Registered Office:-- Clarendon House Church Street Hamilton HM 11 Bermuda Principal Office in Hong Kong:-- Flat B 19th Floor Chai Wan Industrial Centre 20 Lee Chung Street Chai Wan Hong Kong

Notes:

  1. Any member entitled to attend and vote at the meeting is entitled to appoint one or two proxies to attend and, vote in his stead. A proxy need not be a member of the Company.

  2. To be valid, a proxy form together with the power of attorney or other authority (if any) under which it is signed or a notarially certified copy thereof must be deposited at the Company's principal place of business in Hong Kong, Flat B, 19th Floor, Chai Wan Industrial Centre, 20 Lee Chung Street, Chai Wan, Hong Kong not less than 48 hours before the time appointed for holding the meeting or any adjournment thereof.

  3. The Register of Members will be closed from 25 September, 2000 to 28 September, 2000 (both days inclusive), during which period no transfer of shares will be registered.

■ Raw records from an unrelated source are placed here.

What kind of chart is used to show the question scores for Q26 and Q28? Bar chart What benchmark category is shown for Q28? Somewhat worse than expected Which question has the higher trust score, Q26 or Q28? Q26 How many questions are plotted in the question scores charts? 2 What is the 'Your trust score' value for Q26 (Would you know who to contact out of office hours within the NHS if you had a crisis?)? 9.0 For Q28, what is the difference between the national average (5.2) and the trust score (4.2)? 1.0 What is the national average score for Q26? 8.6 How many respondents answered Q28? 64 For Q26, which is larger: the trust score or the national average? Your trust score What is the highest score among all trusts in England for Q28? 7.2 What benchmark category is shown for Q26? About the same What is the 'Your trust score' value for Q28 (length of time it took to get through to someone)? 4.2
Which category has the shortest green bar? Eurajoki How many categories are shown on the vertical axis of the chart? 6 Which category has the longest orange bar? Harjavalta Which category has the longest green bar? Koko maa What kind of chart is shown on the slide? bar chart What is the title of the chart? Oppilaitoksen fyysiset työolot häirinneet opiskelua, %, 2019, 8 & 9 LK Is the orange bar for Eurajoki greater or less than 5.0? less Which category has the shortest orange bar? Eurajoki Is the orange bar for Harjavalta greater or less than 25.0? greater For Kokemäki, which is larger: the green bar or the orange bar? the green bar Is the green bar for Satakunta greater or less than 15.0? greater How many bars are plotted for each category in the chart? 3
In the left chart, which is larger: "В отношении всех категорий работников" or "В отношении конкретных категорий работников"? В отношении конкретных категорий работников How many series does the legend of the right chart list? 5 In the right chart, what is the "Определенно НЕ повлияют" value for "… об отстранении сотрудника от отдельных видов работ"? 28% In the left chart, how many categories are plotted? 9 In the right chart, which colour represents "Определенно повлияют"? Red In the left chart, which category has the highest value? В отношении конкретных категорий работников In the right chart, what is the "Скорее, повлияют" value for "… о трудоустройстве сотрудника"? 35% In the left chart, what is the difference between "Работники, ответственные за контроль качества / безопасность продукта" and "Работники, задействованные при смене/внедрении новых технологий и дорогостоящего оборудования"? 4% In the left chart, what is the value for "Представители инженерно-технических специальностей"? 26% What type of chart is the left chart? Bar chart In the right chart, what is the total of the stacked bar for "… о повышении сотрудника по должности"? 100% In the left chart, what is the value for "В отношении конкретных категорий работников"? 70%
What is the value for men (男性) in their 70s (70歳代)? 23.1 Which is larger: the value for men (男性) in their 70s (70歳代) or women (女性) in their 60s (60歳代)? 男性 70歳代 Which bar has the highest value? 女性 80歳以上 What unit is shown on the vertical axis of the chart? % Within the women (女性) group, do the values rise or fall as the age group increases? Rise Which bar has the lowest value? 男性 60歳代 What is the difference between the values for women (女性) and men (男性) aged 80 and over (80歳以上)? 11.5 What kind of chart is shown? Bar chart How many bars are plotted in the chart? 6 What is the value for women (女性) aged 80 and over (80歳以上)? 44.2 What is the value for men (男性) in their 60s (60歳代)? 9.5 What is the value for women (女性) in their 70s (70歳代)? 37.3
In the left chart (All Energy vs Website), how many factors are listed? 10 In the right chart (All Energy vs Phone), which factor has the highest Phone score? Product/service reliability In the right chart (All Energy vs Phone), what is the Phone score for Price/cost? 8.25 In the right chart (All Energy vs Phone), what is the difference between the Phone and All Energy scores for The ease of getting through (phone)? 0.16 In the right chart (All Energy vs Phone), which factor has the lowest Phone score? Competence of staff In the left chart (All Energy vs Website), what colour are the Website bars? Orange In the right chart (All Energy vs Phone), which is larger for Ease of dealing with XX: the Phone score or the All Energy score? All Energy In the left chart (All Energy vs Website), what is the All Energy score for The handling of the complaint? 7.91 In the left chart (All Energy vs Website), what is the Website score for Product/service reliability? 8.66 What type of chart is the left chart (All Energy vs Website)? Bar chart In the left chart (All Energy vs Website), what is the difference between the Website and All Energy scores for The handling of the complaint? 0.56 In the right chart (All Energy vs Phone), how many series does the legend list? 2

In order to determine the identity of members who are entitled to attend and vote at the Annual General Meeting and who are entitled to any dividend, all transfers accompanied by the relevant share certificates must be lodged with the Company's Hong Kong share registrar, Secretaries Limited of 5th Floor, Wing On Centre, 111 Connaught Road Central, Hong Kong not later than 4:00 p.m. on 22 September, 2000.

  4. With respect to Resolution A proposed under item 4 above, the Directors wish to state that they have no immediate plans to issue additional new shares of the Company. The Ordinary Resolution is being sought from shareholders as a general mandate in compliance with the Rules Governing the Listing of Securities on The Stock Exchange of Hong Kong Limited (the "Listing Rules"). Under the Listing Rules the present general mandate to issue new shares will lapse unless it is renewed at the forthcoming Annual General Meeting.

  5. With respect to Resolutions B and C proposed under item 4 above, approval is being sought from shareholders for a general mandate to be given to the Directors to repurchase shares and to issue shares as a result of such repurchases. In accordance with the Listing Rules and the Code on Share Repurchases, an explanatory statement in connection with the general mandate to repurchase shares will be dispatched to the shareholders together with the annual report.